Texto XXX

quinta-feira, 28 de março de 2013 às 14:28

enquanto que os pés galgam caminho
a mente divaga
    — pega nas nuvens e escreve-lhes estórias no dorso
    — Às chaminés das casas dá-lhes nomes
entretém-se, sonha,
desfia as personagens que passam em parágrafos,
desdobra-as em diálogos,
dá-lhes tatuagens em copos de vinho,
e esconde-lhes o passado em brigas de facas
a bordo de navios que partem e regressam a lado algum.
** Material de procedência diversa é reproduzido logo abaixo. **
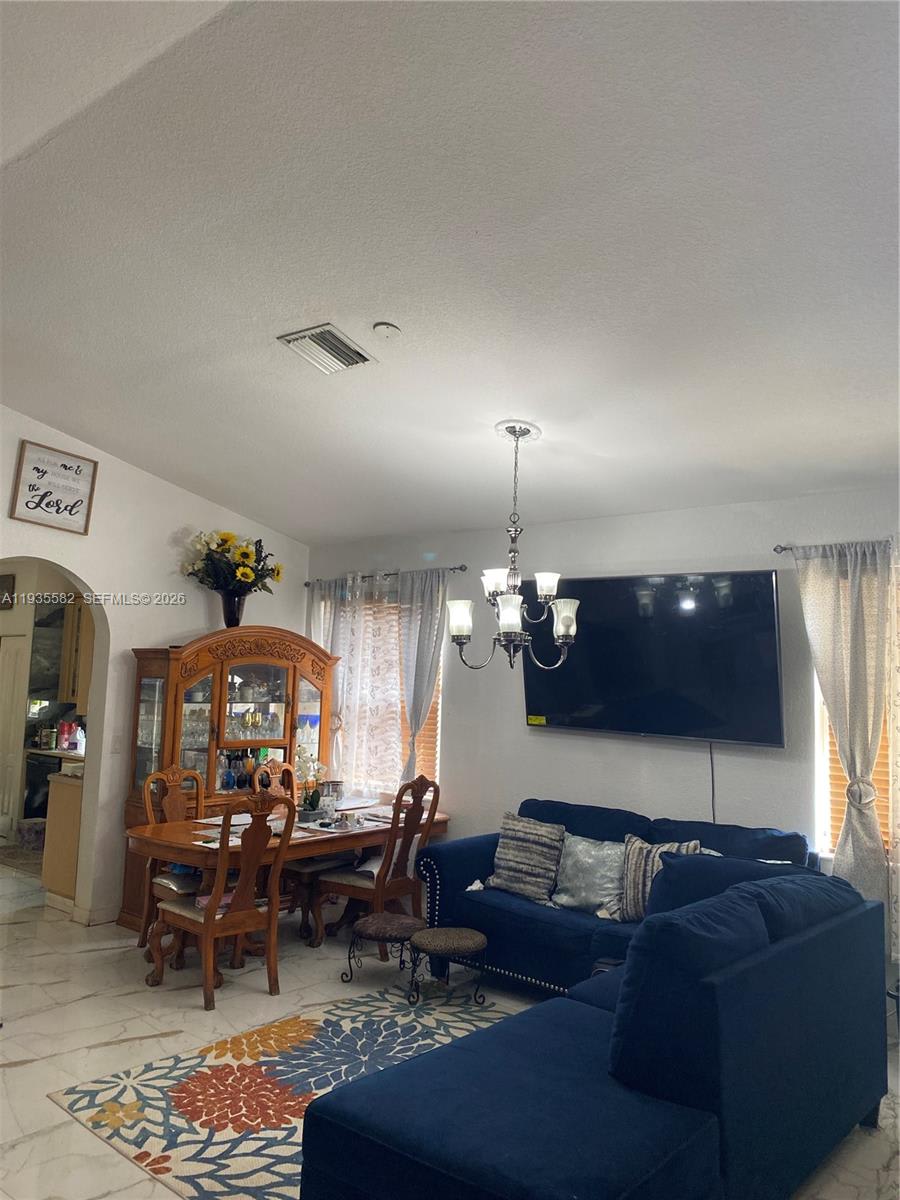 2300 Northeast 37th Road – photo 2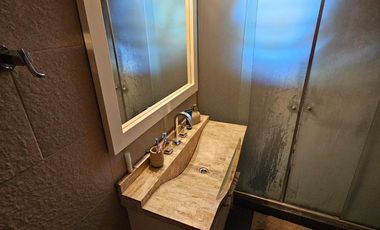 Chalet de 6 ambientes con garage para 2 autos, gran parque y piscina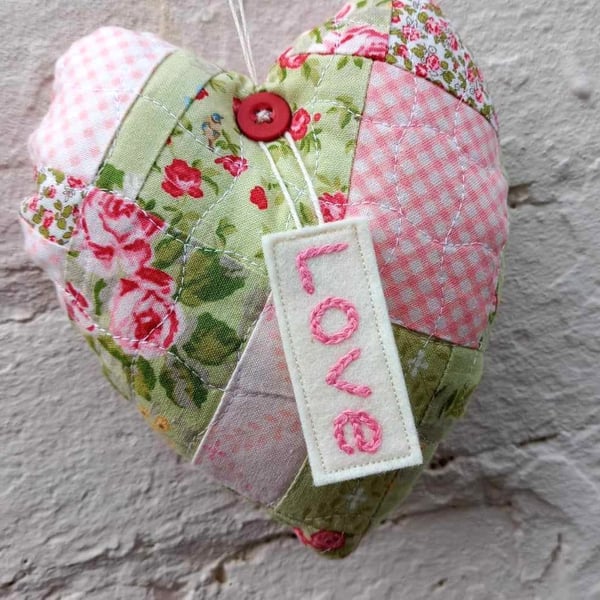 Rose patchwork heart keepsake - can be personalised with hand embroidered phrase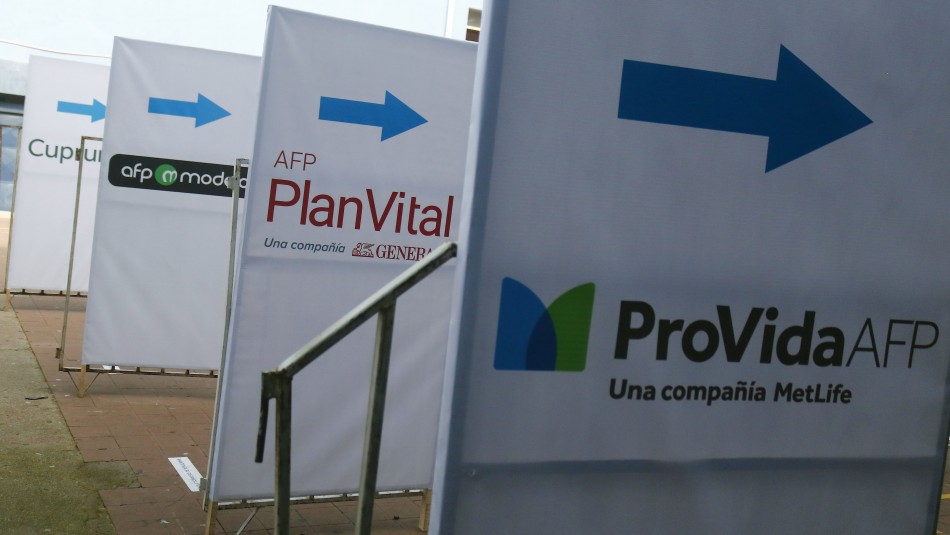 Tercer retiro del 10% de las AFP: Conoce quiénes serían los beneficiarios de cada proyecto Tercer retiro del 10% de las AFP: Conoce quiénes serían los beneficiarios de cada proyecto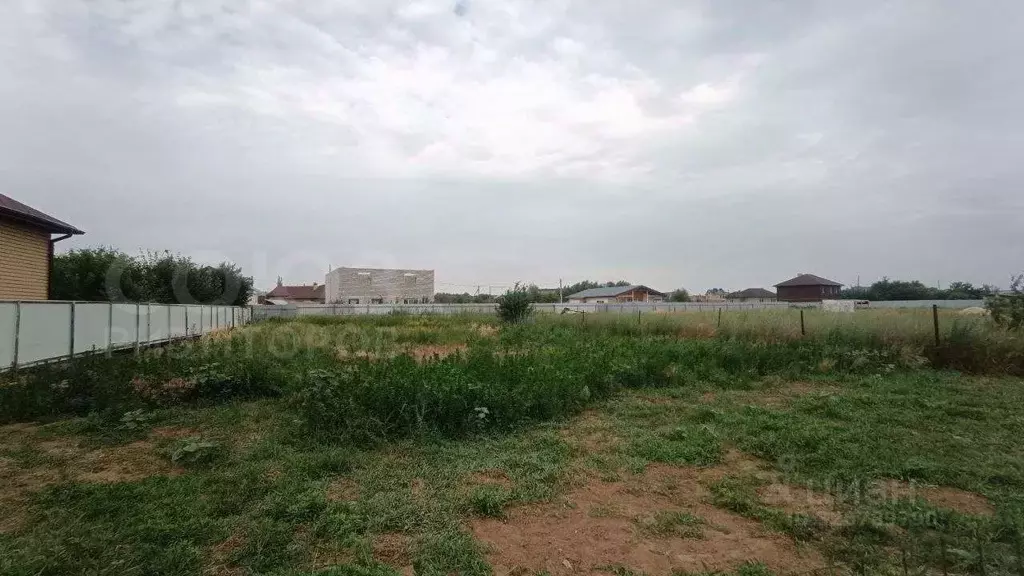 Участок в Волгоградская область, Краснослободск Среднеахтубинский ... - Фото 2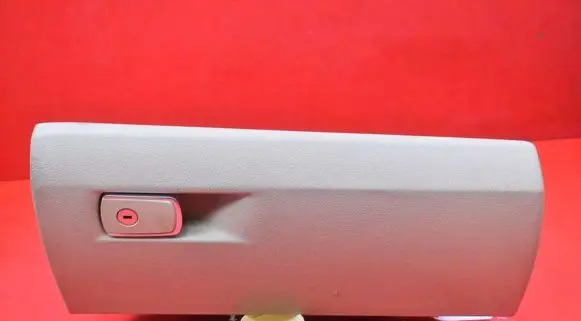 BMW 7 F01 F02 F03 F04 Glove box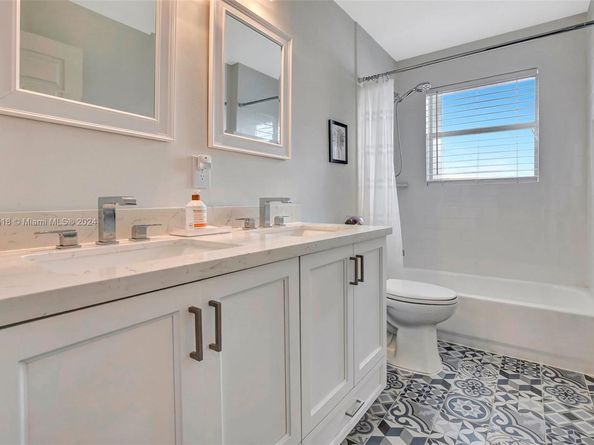 4703 SW 176th Ter, Miramar FL 33029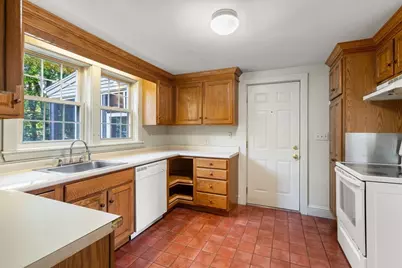 278 Common St, Walpole, MA 02081 - Photo 8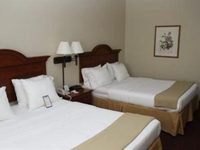 Dollinger's Inn & Suites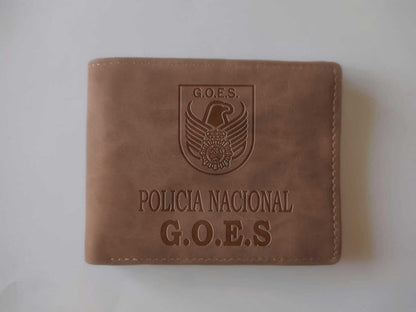 Cartera de símil cuero con grabado Policías Nacional G.O.E.S, elegante y resistente para uso diario.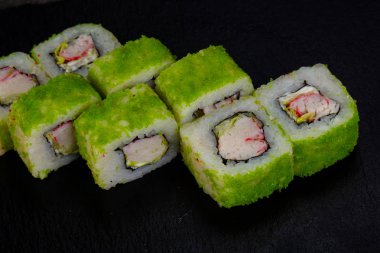 Karides ile Japon geleneksel rulo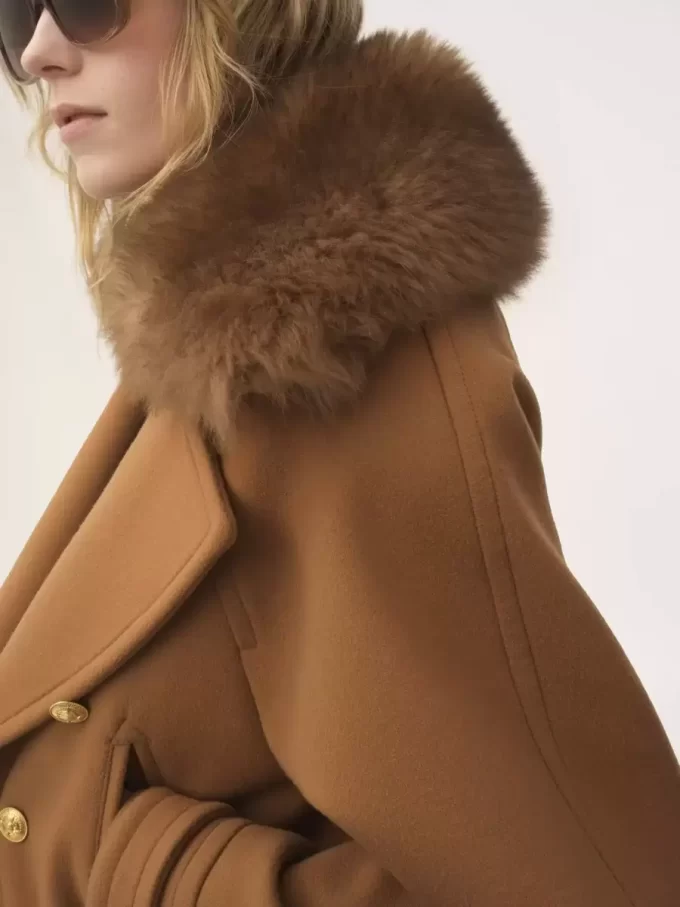 Abrigo corto de lana suave con doble botonadura y diseño cuadrado Abrigo corto de lana suave con doble botonadura y diseño cuadrado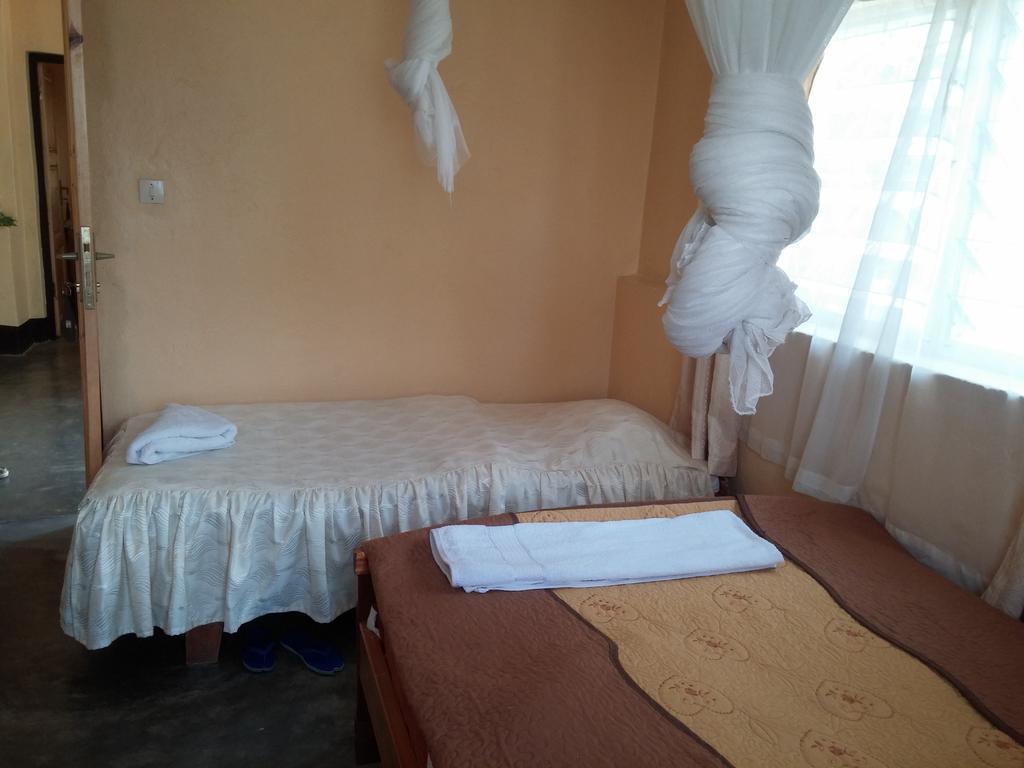 Home Saint Jean Kibuye Bagian luar foto
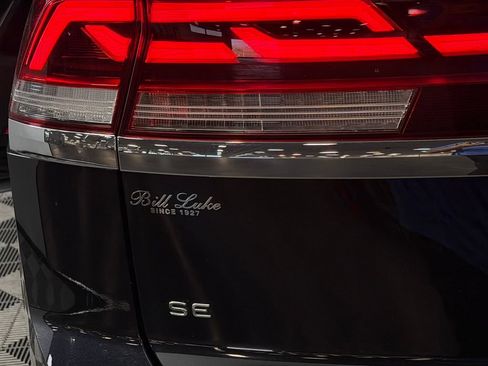 Used 2025 Volkswagen Atlas Cross Sport SE FWD image 13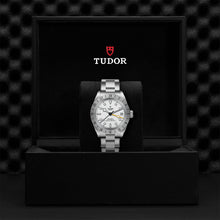 TUDOR Black Bay Pro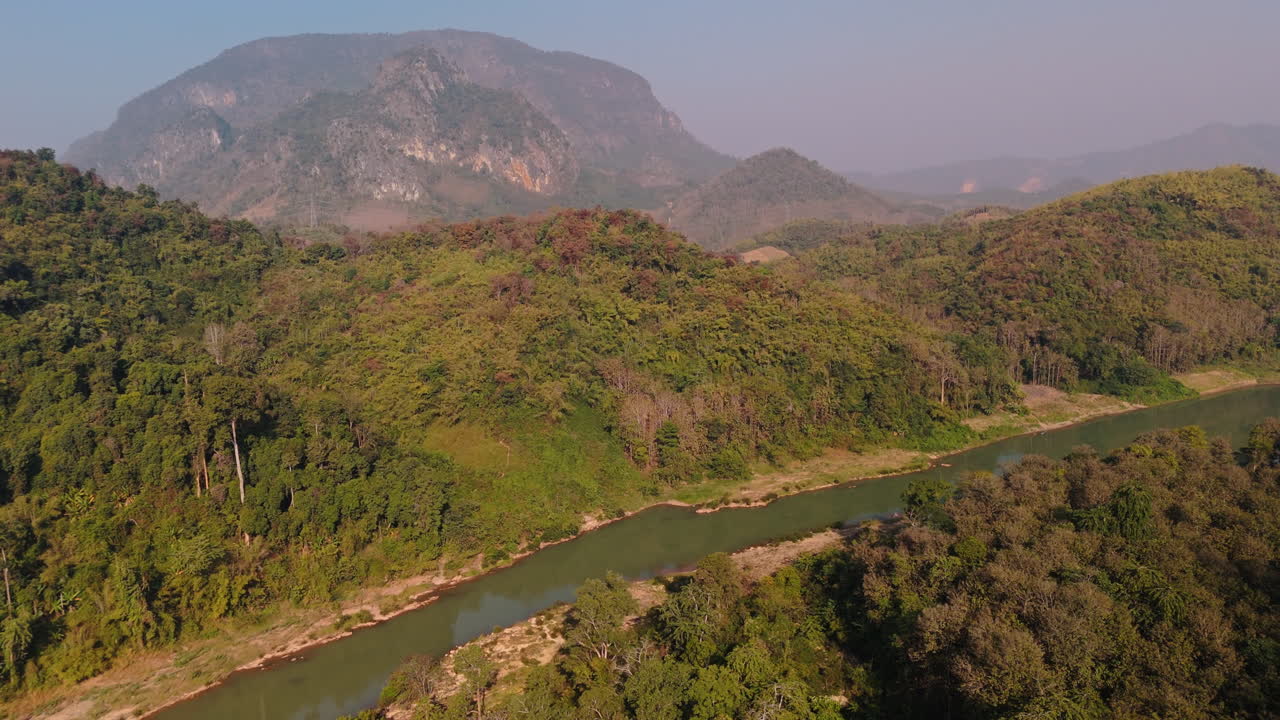 Vista aerea di una valle fluviale nel Sud-est asiatico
E ela trabalhava num bar, um bar nocturno, mal frequentado, de copos partidos no chão e almas gastas ao balcão. Tatuado no braço direito um dragão porque, dizia, tinha esfaqueado o homem que a havia violado. Era confuso o ruído; ensurdecedor o fumo; as labaredas de discussões estremeciam o tecto. Jogava bilhar a dinheiro, e era boa jogadora. O decote generoso, o metro e sessenta, davam-lhe vantagem sobre os homens. A cara dura, a linguagem vulgar, sobre as mulheres. A única vez que saiu da cidade  foi para visitar os avós, quando era pequena, mas morreram, depois o pai abandonou-a, a mãe meteu-se nos copos e entregava-se a qualquer homem que lhe desse um pouco de atenção, sem ligar aos abusos. Quando conseguiu, fugiu e agora vive no fim do corredor, do bar, depois do balcão, encostada à parede onde estão colocados os tacos, a fumar um cigarro, a beber o seu vinho.